FLIR gets more than robots with Endeavor deal

Endeavor Robotics brings FLIR Systems more robotic platforms but also the software and technology to make them more autonomous.

FLIR Systems clearly eyes more production capability and a more diverse portfolio of platform offerings through its $385 million cash agreement to acquire unmanned ground vehicle maker Endeavor Robotics, formerly the iRobot defense business.

But Endeavor also brings to the equation the underlying software and interoperability offerings it has developed to not only deploy and manage robots in the field but also help them work autonomously, President Tom Frost told me Wednesday.

Those digital technologies along with the Endeavor vehicle lineup, plus FLIR’s own library of unmanned platforms and sensors position both sides to better support what Frost called “the battlefield of the future.”

Frost said in that future and “even the battlefield of the present today you have robots that are operating on the ground, you have multiple robots that are operating in the air and you have robots that are operating in the seas.”

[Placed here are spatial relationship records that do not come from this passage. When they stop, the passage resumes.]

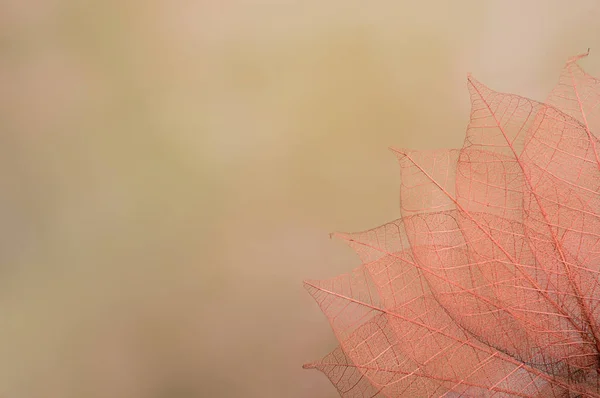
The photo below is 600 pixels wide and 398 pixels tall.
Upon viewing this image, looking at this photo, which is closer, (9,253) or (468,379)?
(468,379)

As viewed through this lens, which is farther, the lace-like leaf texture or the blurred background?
the blurred background

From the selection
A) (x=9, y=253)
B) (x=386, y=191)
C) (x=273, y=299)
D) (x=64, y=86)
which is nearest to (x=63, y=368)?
(x=9, y=253)

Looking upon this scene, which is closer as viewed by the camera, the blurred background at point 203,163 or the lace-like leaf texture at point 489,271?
the lace-like leaf texture at point 489,271

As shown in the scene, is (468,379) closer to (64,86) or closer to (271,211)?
(271,211)

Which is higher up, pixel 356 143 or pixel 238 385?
pixel 356 143
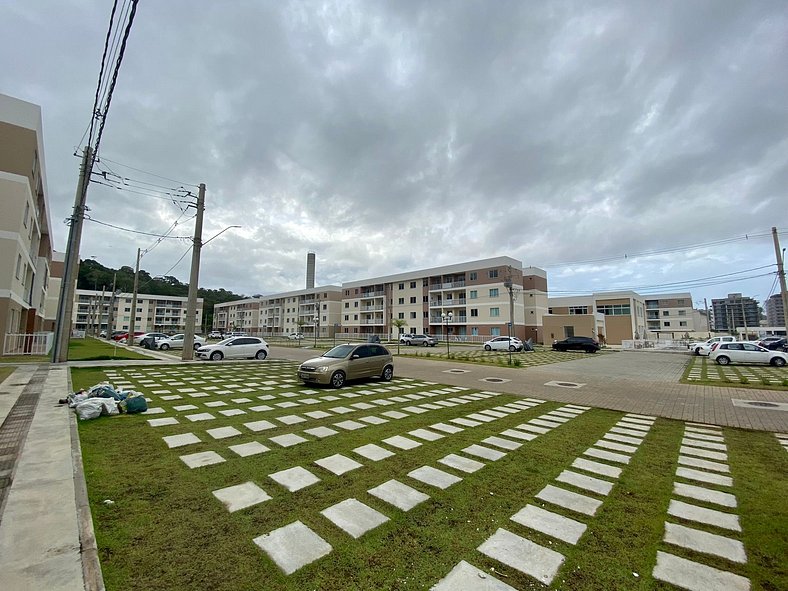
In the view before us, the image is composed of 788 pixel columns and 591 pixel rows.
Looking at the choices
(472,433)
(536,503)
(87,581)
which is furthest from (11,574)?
(472,433)

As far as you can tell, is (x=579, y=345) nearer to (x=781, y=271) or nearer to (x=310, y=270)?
(x=781, y=271)

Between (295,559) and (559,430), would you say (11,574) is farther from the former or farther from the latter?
(559,430)

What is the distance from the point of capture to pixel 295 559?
9.21 feet

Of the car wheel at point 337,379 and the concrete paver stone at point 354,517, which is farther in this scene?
the car wheel at point 337,379

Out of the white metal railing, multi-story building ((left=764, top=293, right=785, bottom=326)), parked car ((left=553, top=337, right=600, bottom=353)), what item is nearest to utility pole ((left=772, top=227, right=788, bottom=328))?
parked car ((left=553, top=337, right=600, bottom=353))

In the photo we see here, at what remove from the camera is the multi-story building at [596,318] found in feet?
149

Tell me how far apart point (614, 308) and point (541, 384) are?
166ft

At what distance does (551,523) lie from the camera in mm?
3518

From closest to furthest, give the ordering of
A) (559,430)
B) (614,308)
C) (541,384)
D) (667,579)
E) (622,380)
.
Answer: (667,579) → (559,430) → (541,384) → (622,380) → (614,308)

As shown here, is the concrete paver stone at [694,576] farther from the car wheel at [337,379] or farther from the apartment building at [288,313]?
the apartment building at [288,313]

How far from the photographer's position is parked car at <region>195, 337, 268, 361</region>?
817 inches

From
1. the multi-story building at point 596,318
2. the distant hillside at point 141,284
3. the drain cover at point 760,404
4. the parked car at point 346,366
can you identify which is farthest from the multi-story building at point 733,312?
the distant hillside at point 141,284

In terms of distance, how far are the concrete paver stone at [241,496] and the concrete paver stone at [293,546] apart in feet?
2.27

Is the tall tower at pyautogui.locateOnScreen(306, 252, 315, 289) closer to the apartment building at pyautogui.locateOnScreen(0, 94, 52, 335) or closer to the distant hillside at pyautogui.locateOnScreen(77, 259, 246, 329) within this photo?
the distant hillside at pyautogui.locateOnScreen(77, 259, 246, 329)
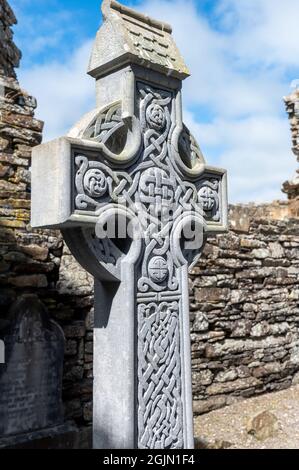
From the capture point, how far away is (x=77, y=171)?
2324 millimetres

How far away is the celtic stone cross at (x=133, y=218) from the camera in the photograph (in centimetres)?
236

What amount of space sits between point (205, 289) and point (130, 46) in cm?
350

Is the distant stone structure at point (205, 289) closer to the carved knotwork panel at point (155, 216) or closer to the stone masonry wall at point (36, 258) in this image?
the stone masonry wall at point (36, 258)

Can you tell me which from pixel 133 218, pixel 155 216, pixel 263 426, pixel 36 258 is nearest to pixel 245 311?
pixel 263 426

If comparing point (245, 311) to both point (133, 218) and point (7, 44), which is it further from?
point (7, 44)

“And when you bring all that together, you talk about all those robots sharing information, providing a networked-radio solution so that all those robots are part of the same radio mesh network and they build upon each other,” Frost said.

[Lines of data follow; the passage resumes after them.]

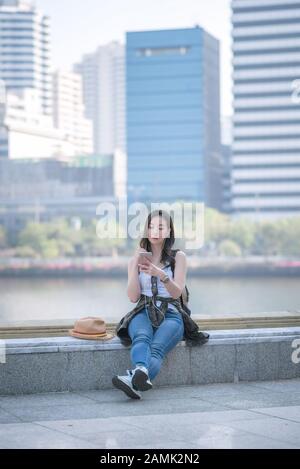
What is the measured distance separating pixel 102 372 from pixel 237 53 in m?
138

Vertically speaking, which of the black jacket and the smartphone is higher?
the smartphone

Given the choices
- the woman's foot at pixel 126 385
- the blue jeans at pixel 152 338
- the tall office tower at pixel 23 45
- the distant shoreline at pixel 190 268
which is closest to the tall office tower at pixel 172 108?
the distant shoreline at pixel 190 268

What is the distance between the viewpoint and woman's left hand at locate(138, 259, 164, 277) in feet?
22.6

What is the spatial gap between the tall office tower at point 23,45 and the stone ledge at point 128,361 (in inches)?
7304

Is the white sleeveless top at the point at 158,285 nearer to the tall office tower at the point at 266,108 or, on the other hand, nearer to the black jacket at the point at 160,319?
the black jacket at the point at 160,319

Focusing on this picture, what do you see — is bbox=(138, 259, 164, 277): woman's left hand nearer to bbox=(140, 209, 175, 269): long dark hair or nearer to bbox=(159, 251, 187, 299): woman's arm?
bbox=(159, 251, 187, 299): woman's arm

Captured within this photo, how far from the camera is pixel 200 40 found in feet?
511

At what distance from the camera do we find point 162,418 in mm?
5887

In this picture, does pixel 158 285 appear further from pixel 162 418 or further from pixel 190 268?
pixel 190 268

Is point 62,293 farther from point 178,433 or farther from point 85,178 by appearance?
point 178,433

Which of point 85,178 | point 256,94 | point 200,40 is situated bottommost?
point 85,178

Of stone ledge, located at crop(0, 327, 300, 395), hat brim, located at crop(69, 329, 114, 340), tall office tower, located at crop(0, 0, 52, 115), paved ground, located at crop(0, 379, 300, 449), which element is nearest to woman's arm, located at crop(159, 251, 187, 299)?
stone ledge, located at crop(0, 327, 300, 395)

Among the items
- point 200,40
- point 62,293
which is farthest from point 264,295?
point 200,40

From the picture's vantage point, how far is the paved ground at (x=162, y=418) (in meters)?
5.14
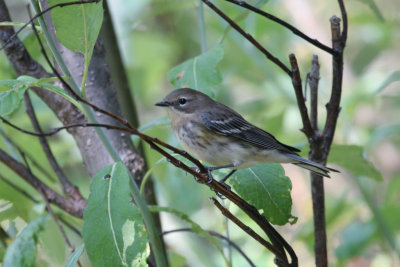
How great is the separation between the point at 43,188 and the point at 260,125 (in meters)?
2.50

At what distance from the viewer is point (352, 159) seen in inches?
90.5

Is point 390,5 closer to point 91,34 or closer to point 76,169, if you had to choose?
point 76,169

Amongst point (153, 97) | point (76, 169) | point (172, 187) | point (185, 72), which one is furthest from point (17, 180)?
point (153, 97)

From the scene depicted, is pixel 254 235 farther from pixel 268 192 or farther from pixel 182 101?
pixel 182 101

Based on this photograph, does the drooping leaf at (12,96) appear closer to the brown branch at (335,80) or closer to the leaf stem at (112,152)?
the leaf stem at (112,152)

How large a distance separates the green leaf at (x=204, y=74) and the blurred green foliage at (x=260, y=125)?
7.6 inches

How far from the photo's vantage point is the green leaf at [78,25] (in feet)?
5.70

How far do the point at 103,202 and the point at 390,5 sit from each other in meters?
6.71

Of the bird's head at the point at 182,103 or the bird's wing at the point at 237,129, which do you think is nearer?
the bird's wing at the point at 237,129

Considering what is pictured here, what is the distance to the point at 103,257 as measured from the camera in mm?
1676

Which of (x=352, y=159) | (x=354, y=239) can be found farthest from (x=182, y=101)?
(x=354, y=239)

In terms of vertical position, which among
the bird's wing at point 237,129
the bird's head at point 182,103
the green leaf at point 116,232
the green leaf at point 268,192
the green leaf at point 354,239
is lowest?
the green leaf at point 116,232

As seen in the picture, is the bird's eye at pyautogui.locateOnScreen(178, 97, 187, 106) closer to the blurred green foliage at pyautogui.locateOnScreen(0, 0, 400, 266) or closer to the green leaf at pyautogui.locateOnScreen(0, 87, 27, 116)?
the blurred green foliage at pyautogui.locateOnScreen(0, 0, 400, 266)

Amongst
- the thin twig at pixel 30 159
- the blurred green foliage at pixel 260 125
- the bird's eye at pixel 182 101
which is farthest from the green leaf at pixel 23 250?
the bird's eye at pixel 182 101
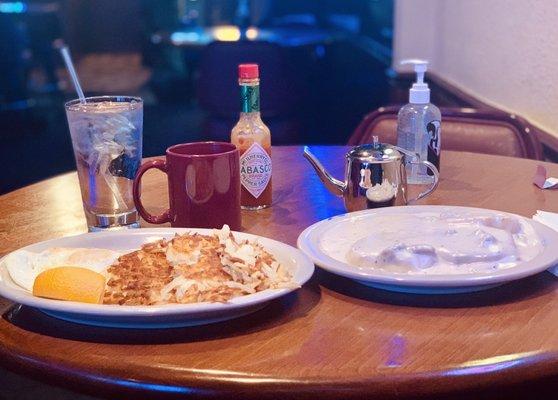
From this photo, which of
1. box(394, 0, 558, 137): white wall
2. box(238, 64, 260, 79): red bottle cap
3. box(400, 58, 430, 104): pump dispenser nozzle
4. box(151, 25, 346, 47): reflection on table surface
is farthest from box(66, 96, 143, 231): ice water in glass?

“They extract different information from the environment from different perspectives and share that information amongst them so you get a more holistic picture of the battlefield.”

On Feb. 13, FLIR executives outlined their rationale for the deal to investors and said the addition of Endeavor can help further advance sensors that incorporate artificial intelligence and other autonomous functions in the field. FLIR CEO Jim Cannon also said the company wants to position itself to better help facilitate collaborative missions of manned and unmanned platforms, plus the latter’s human operators as well.

Endeavor will become a part of FLIR’s unmanned systems and solutions group that already includes a pair of acquired drone making businesses in Aeryon Labs and Prox Dynamics.

There is also the expectation Endeavor and FLIR hold that spending on unmanned ground vehicles will only grow, particularly as the U.S. military prioritizes longer-term programs of record that cover the entire acquisition lifecycle versus the quick-turn buys that dominated the mid-2000s.

Frost said that in his almost 22-year career in the market, “there is more demand now for unmanned ground vehicles” than ever.

The concept of manned-unmanned teaming is one that Endeavor has honed on not only in the hardware manufacturing side of its business but also the software and interoperability side. For example, Endeavor has built a new controller that works to manage many different types of robots regardless of who made them or even how old they are.

That controller is essentially “one tablet to control all the systems in the environment,” Frost said, versus the prior concept of “one-to-one matching” of a single controller paired with just one robot at a time.

So what does FLIR like in Endeavor? Both companies have already worked together, Frost said, through partnerships that saw Endeavor integrate FLIR’s cameras and chemical and explosive sensors on the ground robots.

“This will give us greater access to their sensor technology… they also have a lot of work going on in the artificial intelligence and machine learning areas where they have algorithms that can run on top of those sensors and extract meaningful, intelligent data from those sensors,” Frost said.

“The future of robots is intelligent operation, autonomy but also coupling between the different domains so air systems working in concert with ground systems and that really opens up a whole new set of possibilities on what we can do with robotics.”